During the data collection process, I was typically the one to help the young people understand what the study was about and what participating in it would look like. I would then be on hand in case they had questions about any of the questionnaire items.
A couple young people told me they found the experience of having to reflect on their mental health surprisingly interesting, as one doesn’t often need to think about such things!
The questionnaire conducting process was quicker than I expected. My involvement came later in the questionnaire taking process, hence only conducting two questionnaires. The young people were very receptive and open about their feelings, which I found brave.
The one-on-one interviews conducted by Romane were crucial to gain a deeper understanding about the young people’s experiences during the Covid-19 pandemic. This process helped shape future focus group topics and ultimately the workshops organised for the young people (spring 2022).

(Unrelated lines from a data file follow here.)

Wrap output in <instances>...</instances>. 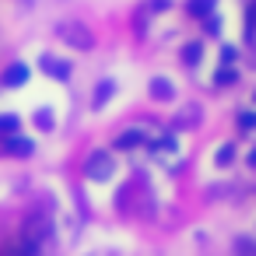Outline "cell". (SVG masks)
Returning a JSON list of instances; mask_svg holds the SVG:
<instances>
[{"instance_id": "7a4b0ae2", "label": "cell", "mask_w": 256, "mask_h": 256, "mask_svg": "<svg viewBox=\"0 0 256 256\" xmlns=\"http://www.w3.org/2000/svg\"><path fill=\"white\" fill-rule=\"evenodd\" d=\"M84 172H88V179H95V182H106V179L112 176V158H109L106 151H95V154L88 158Z\"/></svg>"}, {"instance_id": "9a60e30c", "label": "cell", "mask_w": 256, "mask_h": 256, "mask_svg": "<svg viewBox=\"0 0 256 256\" xmlns=\"http://www.w3.org/2000/svg\"><path fill=\"white\" fill-rule=\"evenodd\" d=\"M218 81H221V84H228V81H235V70H232V74H228V70H221V74H218Z\"/></svg>"}, {"instance_id": "8992f818", "label": "cell", "mask_w": 256, "mask_h": 256, "mask_svg": "<svg viewBox=\"0 0 256 256\" xmlns=\"http://www.w3.org/2000/svg\"><path fill=\"white\" fill-rule=\"evenodd\" d=\"M8 151H11V154H28V151H32V140H22V137H8Z\"/></svg>"}, {"instance_id": "5b68a950", "label": "cell", "mask_w": 256, "mask_h": 256, "mask_svg": "<svg viewBox=\"0 0 256 256\" xmlns=\"http://www.w3.org/2000/svg\"><path fill=\"white\" fill-rule=\"evenodd\" d=\"M137 144H140V130H126V134L116 137V148H123V151L126 148H137Z\"/></svg>"}, {"instance_id": "3957f363", "label": "cell", "mask_w": 256, "mask_h": 256, "mask_svg": "<svg viewBox=\"0 0 256 256\" xmlns=\"http://www.w3.org/2000/svg\"><path fill=\"white\" fill-rule=\"evenodd\" d=\"M46 235H50V221H46V218H28V224H25V242L42 246Z\"/></svg>"}, {"instance_id": "52a82bcc", "label": "cell", "mask_w": 256, "mask_h": 256, "mask_svg": "<svg viewBox=\"0 0 256 256\" xmlns=\"http://www.w3.org/2000/svg\"><path fill=\"white\" fill-rule=\"evenodd\" d=\"M190 11L193 14H210L214 11V0H190Z\"/></svg>"}, {"instance_id": "6da1fadb", "label": "cell", "mask_w": 256, "mask_h": 256, "mask_svg": "<svg viewBox=\"0 0 256 256\" xmlns=\"http://www.w3.org/2000/svg\"><path fill=\"white\" fill-rule=\"evenodd\" d=\"M56 36H60L67 46H74V50H92V46H95V36H92L81 22H64V25L56 28Z\"/></svg>"}, {"instance_id": "4fadbf2b", "label": "cell", "mask_w": 256, "mask_h": 256, "mask_svg": "<svg viewBox=\"0 0 256 256\" xmlns=\"http://www.w3.org/2000/svg\"><path fill=\"white\" fill-rule=\"evenodd\" d=\"M109 95H112V84H109V81H106V84H102V88H98V106H102V102H106V98H109Z\"/></svg>"}, {"instance_id": "9c48e42d", "label": "cell", "mask_w": 256, "mask_h": 256, "mask_svg": "<svg viewBox=\"0 0 256 256\" xmlns=\"http://www.w3.org/2000/svg\"><path fill=\"white\" fill-rule=\"evenodd\" d=\"M151 92H154V98H172V88H168V84H165L162 78H158V81L151 84Z\"/></svg>"}, {"instance_id": "ba28073f", "label": "cell", "mask_w": 256, "mask_h": 256, "mask_svg": "<svg viewBox=\"0 0 256 256\" xmlns=\"http://www.w3.org/2000/svg\"><path fill=\"white\" fill-rule=\"evenodd\" d=\"M25 78H28V70H25V67H11L8 84H14V88H18V84H25Z\"/></svg>"}, {"instance_id": "7c38bea8", "label": "cell", "mask_w": 256, "mask_h": 256, "mask_svg": "<svg viewBox=\"0 0 256 256\" xmlns=\"http://www.w3.org/2000/svg\"><path fill=\"white\" fill-rule=\"evenodd\" d=\"M200 60V46H186V64H196Z\"/></svg>"}, {"instance_id": "8fae6325", "label": "cell", "mask_w": 256, "mask_h": 256, "mask_svg": "<svg viewBox=\"0 0 256 256\" xmlns=\"http://www.w3.org/2000/svg\"><path fill=\"white\" fill-rule=\"evenodd\" d=\"M8 130H18V116H0V134Z\"/></svg>"}, {"instance_id": "5bb4252c", "label": "cell", "mask_w": 256, "mask_h": 256, "mask_svg": "<svg viewBox=\"0 0 256 256\" xmlns=\"http://www.w3.org/2000/svg\"><path fill=\"white\" fill-rule=\"evenodd\" d=\"M238 123H242V126H256V112H246V116H238Z\"/></svg>"}, {"instance_id": "277c9868", "label": "cell", "mask_w": 256, "mask_h": 256, "mask_svg": "<svg viewBox=\"0 0 256 256\" xmlns=\"http://www.w3.org/2000/svg\"><path fill=\"white\" fill-rule=\"evenodd\" d=\"M0 256H39V246H32V242H22V246H8Z\"/></svg>"}, {"instance_id": "30bf717a", "label": "cell", "mask_w": 256, "mask_h": 256, "mask_svg": "<svg viewBox=\"0 0 256 256\" xmlns=\"http://www.w3.org/2000/svg\"><path fill=\"white\" fill-rule=\"evenodd\" d=\"M232 158H235V148H232V144H224V148L218 151V165H228Z\"/></svg>"}]
</instances>
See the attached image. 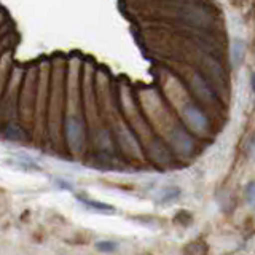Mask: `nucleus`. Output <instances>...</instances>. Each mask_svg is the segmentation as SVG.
Wrapping results in <instances>:
<instances>
[{"mask_svg":"<svg viewBox=\"0 0 255 255\" xmlns=\"http://www.w3.org/2000/svg\"><path fill=\"white\" fill-rule=\"evenodd\" d=\"M16 163H18L19 166H22V167H26V169H27V167H29V169H34V171H40V169H42V167L37 166L34 161H32V159H27V158H24V156H21L19 161H16Z\"/></svg>","mask_w":255,"mask_h":255,"instance_id":"ddd939ff","label":"nucleus"},{"mask_svg":"<svg viewBox=\"0 0 255 255\" xmlns=\"http://www.w3.org/2000/svg\"><path fill=\"white\" fill-rule=\"evenodd\" d=\"M13 50L8 48V50L3 51V54L0 56V99L6 90V85H8V80L11 77V72H13Z\"/></svg>","mask_w":255,"mask_h":255,"instance_id":"0eeeda50","label":"nucleus"},{"mask_svg":"<svg viewBox=\"0 0 255 255\" xmlns=\"http://www.w3.org/2000/svg\"><path fill=\"white\" fill-rule=\"evenodd\" d=\"M182 117L185 120L187 126L198 135H204L209 131V120H207L206 114L196 106V104L187 102L185 106L182 107Z\"/></svg>","mask_w":255,"mask_h":255,"instance_id":"423d86ee","label":"nucleus"},{"mask_svg":"<svg viewBox=\"0 0 255 255\" xmlns=\"http://www.w3.org/2000/svg\"><path fill=\"white\" fill-rule=\"evenodd\" d=\"M88 131L90 129H88L82 109V101H80L78 80L75 77V70L70 69V77L66 91V112H64L62 137L64 145H66L67 151L74 158H80L86 150V143L88 139H90Z\"/></svg>","mask_w":255,"mask_h":255,"instance_id":"f257e3e1","label":"nucleus"},{"mask_svg":"<svg viewBox=\"0 0 255 255\" xmlns=\"http://www.w3.org/2000/svg\"><path fill=\"white\" fill-rule=\"evenodd\" d=\"M167 143L174 150V153H177L179 156L190 158L195 153L196 140L188 128L182 125H174L171 128L169 134H167Z\"/></svg>","mask_w":255,"mask_h":255,"instance_id":"39448f33","label":"nucleus"},{"mask_svg":"<svg viewBox=\"0 0 255 255\" xmlns=\"http://www.w3.org/2000/svg\"><path fill=\"white\" fill-rule=\"evenodd\" d=\"M94 249L101 254H115L120 249V244L117 241H112V239H99L94 243Z\"/></svg>","mask_w":255,"mask_h":255,"instance_id":"9b49d317","label":"nucleus"},{"mask_svg":"<svg viewBox=\"0 0 255 255\" xmlns=\"http://www.w3.org/2000/svg\"><path fill=\"white\" fill-rule=\"evenodd\" d=\"M244 199H246L247 206L255 212V180H251L244 187Z\"/></svg>","mask_w":255,"mask_h":255,"instance_id":"f8f14e48","label":"nucleus"},{"mask_svg":"<svg viewBox=\"0 0 255 255\" xmlns=\"http://www.w3.org/2000/svg\"><path fill=\"white\" fill-rule=\"evenodd\" d=\"M182 196V190L177 185H169V187H164L158 191V195L155 198V204L158 206H169L177 203Z\"/></svg>","mask_w":255,"mask_h":255,"instance_id":"1a4fd4ad","label":"nucleus"},{"mask_svg":"<svg viewBox=\"0 0 255 255\" xmlns=\"http://www.w3.org/2000/svg\"><path fill=\"white\" fill-rule=\"evenodd\" d=\"M37 82H38V64H32L26 67L19 91V123L24 126L30 135L34 128V112L37 98Z\"/></svg>","mask_w":255,"mask_h":255,"instance_id":"20e7f679","label":"nucleus"},{"mask_svg":"<svg viewBox=\"0 0 255 255\" xmlns=\"http://www.w3.org/2000/svg\"><path fill=\"white\" fill-rule=\"evenodd\" d=\"M51 67L48 62L38 64L37 98L34 112V128H32V142L37 147L48 142V101H50Z\"/></svg>","mask_w":255,"mask_h":255,"instance_id":"7ed1b4c3","label":"nucleus"},{"mask_svg":"<svg viewBox=\"0 0 255 255\" xmlns=\"http://www.w3.org/2000/svg\"><path fill=\"white\" fill-rule=\"evenodd\" d=\"M54 183H56V187L61 188V190H64V191H74V185H72V183H70L69 180L56 179V180H54Z\"/></svg>","mask_w":255,"mask_h":255,"instance_id":"4468645a","label":"nucleus"},{"mask_svg":"<svg viewBox=\"0 0 255 255\" xmlns=\"http://www.w3.org/2000/svg\"><path fill=\"white\" fill-rule=\"evenodd\" d=\"M251 86H252V91L255 94V70L252 72V75H251Z\"/></svg>","mask_w":255,"mask_h":255,"instance_id":"dca6fc26","label":"nucleus"},{"mask_svg":"<svg viewBox=\"0 0 255 255\" xmlns=\"http://www.w3.org/2000/svg\"><path fill=\"white\" fill-rule=\"evenodd\" d=\"M8 38H10V37L5 35L2 40H0V56L3 54V51H5V50H8V48H11V45H10V40H8Z\"/></svg>","mask_w":255,"mask_h":255,"instance_id":"2eb2a0df","label":"nucleus"},{"mask_svg":"<svg viewBox=\"0 0 255 255\" xmlns=\"http://www.w3.org/2000/svg\"><path fill=\"white\" fill-rule=\"evenodd\" d=\"M246 53H247V43L244 42L243 38H233V42H231V51H230V56H231V64H233V67L238 69L243 66V62L246 59Z\"/></svg>","mask_w":255,"mask_h":255,"instance_id":"9d476101","label":"nucleus"},{"mask_svg":"<svg viewBox=\"0 0 255 255\" xmlns=\"http://www.w3.org/2000/svg\"><path fill=\"white\" fill-rule=\"evenodd\" d=\"M75 199L80 204H83L86 209H90L93 212L104 214V215H115L117 214V207L115 206H112L109 203H104V201H98V199H93V198H88L83 193L75 195Z\"/></svg>","mask_w":255,"mask_h":255,"instance_id":"6e6552de","label":"nucleus"},{"mask_svg":"<svg viewBox=\"0 0 255 255\" xmlns=\"http://www.w3.org/2000/svg\"><path fill=\"white\" fill-rule=\"evenodd\" d=\"M66 69L62 62H56L51 69L50 101H48V142H51V147L56 150L64 145L62 123L66 112Z\"/></svg>","mask_w":255,"mask_h":255,"instance_id":"f03ea898","label":"nucleus"}]
</instances>
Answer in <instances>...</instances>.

I was very impressed and felt very grateful to have the young people open up to me the way they did. It was so insightful– they had a lot to say. A big thing that many of them brought up was not feeling heard. Having someone sitting opposite them and listening to them may have been a big thing, making it easier for them to open up.
The young people were very open when talking about hard things they’ve been through. That relationship was built across the visits I made. Over time, they got more and more comfortable and enthusiastic about the workshops we will create. I hope that us going back and forth with the workshop ideas will shape enjoyable and beneficial workshops.
Through the data collection process, the researchers got to know the young people better and greatly appreciated the opportunity to do so.
As soon as I started chatting with the young people about their hobbies or generally how their lives are going, the conversation flowed from there. I loved getting to know the personalities that make up the community at JEDelve.
I really enjoyed my visits to JEDelve. I felt very welcome and comfortable amongst the community. It was lovely to talk about common interests such as arts or sports.
I feel really grateful to have had this opportunity to have these conversations and for them to feel comfortable. There’s so much to learn from them and they’re allowing us to. We are very lucky to be in the position to do this work.
In conclusion, these first times visiting the Friary Community centre were extremely insightful, enabling the research team to meet the young people and listen to their experiences. Data collected during these meeting will be used both to assess study effectiveness as well as to inform the topics of future focus groups and workshops. The team can’t wait to see the young people again!